Finally, for the parameters involved in transition model (4), we consider the following Gaussian priors:

p (ζ_{us}) \overset{D}{=} N [ζ_{us 0}, σ_{ζ 0}^{2}], p (α) \overset{D}{=} N [α_{0}, H_{α 0}], p (τ_{s}) \overset{D}{=} N [τ_{s 0}, σ_{τ 0}^{2}],

(10)

where ζ_us0, $σ_{ζ 0}^{2}$ , α₀, H_α0, τ_s0, and $σ_{τ 0}^{2}$ are hyperparameters with preassigned values.

3.3 Posterior computation

Let y_i = (y_i1, …, y_iT)^T, Y = (y₁, …, y_N), D = (d₁₁, …, d_NT), Z_i = (Z_i1, …, Z_iT)^T, Z = (Z₁, …, Z_N), W = (w₁, …, w_N), and θ be the vector that includes all the unknown parameters in the proposed model. The complete-data log-likelihood function that is used to derive the posterior distributions and compute the model selection criterion is given by

log p (Y, D, W, Z | θ) = \sum_{i = 1}^{n} [log p (y_{i} | d_{i}, w_{i}, Z_{i}, θ) + log p (Z_{i} | d_{i}, w_{i}, θ) + log p (w_{i} | θ)] = \sum_{i = 1}^{n} \sum_{t = 1}^{T} log p (y_{it} | d_{it}, w_{i 1}, Z_{it} = s, θ) + \sum_{i = 1}^{n} \sum_{t = 2}^{T} log p (Z_{it} = s | Z_{i, t - 1} = u, d_{it}, w_{i 2}, θ) + \sum_{i = 1}^{n} log p (Z_{i 1} = s | θ) + \sum_{i = 1}^{n} log p (w_{i} | θ) = - \frac{1}{2} \sum_{i = 1}^{n} \sum_{t = 1}^{T} [log (2 π ψ_{s}) + {(y_{it} - μ_{s} - γ_{s}^{T} b_{it} - \sum_{j = 1}^{q} β_{sj}^{T} B (x_{it, j}) - w_{i 1})}^{2} / ψ_{s}] + \sum_{i = 1}^{n} \sum_{t = 2}^{T} log (p_{itus}) + \sum_{i = 1}^{n} log (p_{i 10 s}) - \frac{1}{2} \sum_{i = 1}^{n} [log (4 π^{2} | Φ |) + w_{i}^{T} Φ^{- 1} w_{i}],

(11)

where

p_{itu 1} = \frac{exp {a_{itu 1}}}{1 + exp {a_{itu 1}}}, p_{i 1 uS} = \prod_{j = 1}^{S - 1} \frac{1}{1 + exp {a_{ituj}}},

p_{itus} = \frac{exp {a_{itus}}}{1 + exp {a_{itus}}} \prod_{j = 1}^{s - 1} \frac{1}{1 + exp {a_{ituj}}}, s = 2, \dots, S - 1,

(12)

p_{i 10 s} = τ_{s}, s = 1, \dots, S,

with a_itus = ζ_us + α^Td_it + w_i2.

The Bayesian estimate of θ is obtained by drawing samples from p(θ|Y), which is intractable because of the existence of latent states and random effects. We instead work on p(θ, Z, W|Y) and use a Gibbs sampler to implement the posterior simulation.

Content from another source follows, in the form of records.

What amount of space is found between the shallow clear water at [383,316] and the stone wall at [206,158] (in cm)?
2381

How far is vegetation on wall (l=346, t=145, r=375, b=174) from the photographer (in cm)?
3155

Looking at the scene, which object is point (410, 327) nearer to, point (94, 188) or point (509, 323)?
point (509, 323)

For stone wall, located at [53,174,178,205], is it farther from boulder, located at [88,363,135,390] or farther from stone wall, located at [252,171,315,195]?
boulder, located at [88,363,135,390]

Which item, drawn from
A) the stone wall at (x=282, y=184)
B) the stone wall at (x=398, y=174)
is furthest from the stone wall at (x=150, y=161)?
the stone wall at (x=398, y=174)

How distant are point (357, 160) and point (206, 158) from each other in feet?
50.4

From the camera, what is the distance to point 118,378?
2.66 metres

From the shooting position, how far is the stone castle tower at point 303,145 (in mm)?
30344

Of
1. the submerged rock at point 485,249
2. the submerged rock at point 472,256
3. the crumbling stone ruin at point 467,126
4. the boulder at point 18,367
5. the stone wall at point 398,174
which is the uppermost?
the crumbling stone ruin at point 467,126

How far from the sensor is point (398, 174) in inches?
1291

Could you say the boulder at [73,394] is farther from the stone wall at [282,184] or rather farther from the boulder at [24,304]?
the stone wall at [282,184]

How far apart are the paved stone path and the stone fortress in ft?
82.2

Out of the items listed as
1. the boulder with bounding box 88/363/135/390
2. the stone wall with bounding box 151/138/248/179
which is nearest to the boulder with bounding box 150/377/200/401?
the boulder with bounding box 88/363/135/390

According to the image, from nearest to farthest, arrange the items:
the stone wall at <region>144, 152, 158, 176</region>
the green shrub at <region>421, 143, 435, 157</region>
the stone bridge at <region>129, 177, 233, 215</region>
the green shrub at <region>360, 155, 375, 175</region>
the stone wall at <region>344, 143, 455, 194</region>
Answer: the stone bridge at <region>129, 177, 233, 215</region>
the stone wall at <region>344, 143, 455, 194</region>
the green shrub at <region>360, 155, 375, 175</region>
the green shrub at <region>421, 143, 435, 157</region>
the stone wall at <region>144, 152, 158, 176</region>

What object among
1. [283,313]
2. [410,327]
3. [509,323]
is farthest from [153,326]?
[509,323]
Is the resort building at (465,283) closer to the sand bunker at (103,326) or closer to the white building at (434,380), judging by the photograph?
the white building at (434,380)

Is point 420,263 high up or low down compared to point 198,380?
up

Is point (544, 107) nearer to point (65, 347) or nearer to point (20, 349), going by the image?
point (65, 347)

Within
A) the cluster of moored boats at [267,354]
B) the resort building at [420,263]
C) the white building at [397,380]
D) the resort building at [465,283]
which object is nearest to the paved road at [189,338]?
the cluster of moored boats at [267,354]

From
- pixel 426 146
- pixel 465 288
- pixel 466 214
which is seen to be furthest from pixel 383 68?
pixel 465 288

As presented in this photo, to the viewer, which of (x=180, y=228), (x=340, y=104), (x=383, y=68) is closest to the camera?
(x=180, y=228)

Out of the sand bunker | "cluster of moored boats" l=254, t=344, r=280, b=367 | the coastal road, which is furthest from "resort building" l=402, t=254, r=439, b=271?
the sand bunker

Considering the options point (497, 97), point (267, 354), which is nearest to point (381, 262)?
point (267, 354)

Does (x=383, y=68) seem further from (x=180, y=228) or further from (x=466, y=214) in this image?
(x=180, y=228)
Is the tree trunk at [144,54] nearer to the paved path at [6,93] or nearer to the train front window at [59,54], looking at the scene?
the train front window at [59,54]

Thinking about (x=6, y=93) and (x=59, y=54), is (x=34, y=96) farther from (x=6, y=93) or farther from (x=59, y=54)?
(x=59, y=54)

Owing to the nonlinearity of the continuation-logit transition model and the existence of the nonparametric functions in the conditional regression, some full conditional distributions, especially those related to the transition model, have complex forms. MCMC methods, such as the forward filtering and backward sampling algorithm (Cappé et al., 2005) and the Metropolis-Hastings (MH) algorithm (Metropolis et al., 1953; Hastings, 1970), are employed to sample from them. The details are provided in the Appendix.

With the use of posterior samples, the hidden states can be estimated as follows:

{\hat{Z}}_{it} = arg max_{s \in {1, \dots, S}} P (Z_{it} = s | y_{i}, θ) \approx arg max_{s \in {1, \dots, S}} \frac{1}{M} \sum_{m = 1}^{M} I (Z_{it}^{(m)} = s),

(13)

where $Z_{it}^{(m)}$ denotes the latent allocation of y_it at the mth iteration, and $\frac{1}{M} \sum_{m = 1}^{M} I (Z_{it}^{(m)} = s)$ is the posterior mean of the latent allocations of y_it drawn from the MCMC iterations.

3.4 Determination of the number of hidden states

In the applications of BMSHM2 to the ADNI dataset, the states of the Markov chain can often naturally be interpreted as proxies for the neurodegenerative states, although a one-to-one correspondence between nominal HMM states and the clinical cognitive stages diagnosed by doctors is unnecessary. In this regard, a relevant question is how to determine the number of hidden states in the analysis of ADNI data. We propose the use of a modified deviance information criteria (DIC) to determine the number of hidden states and choose a plausible model for the ADNI data analysis.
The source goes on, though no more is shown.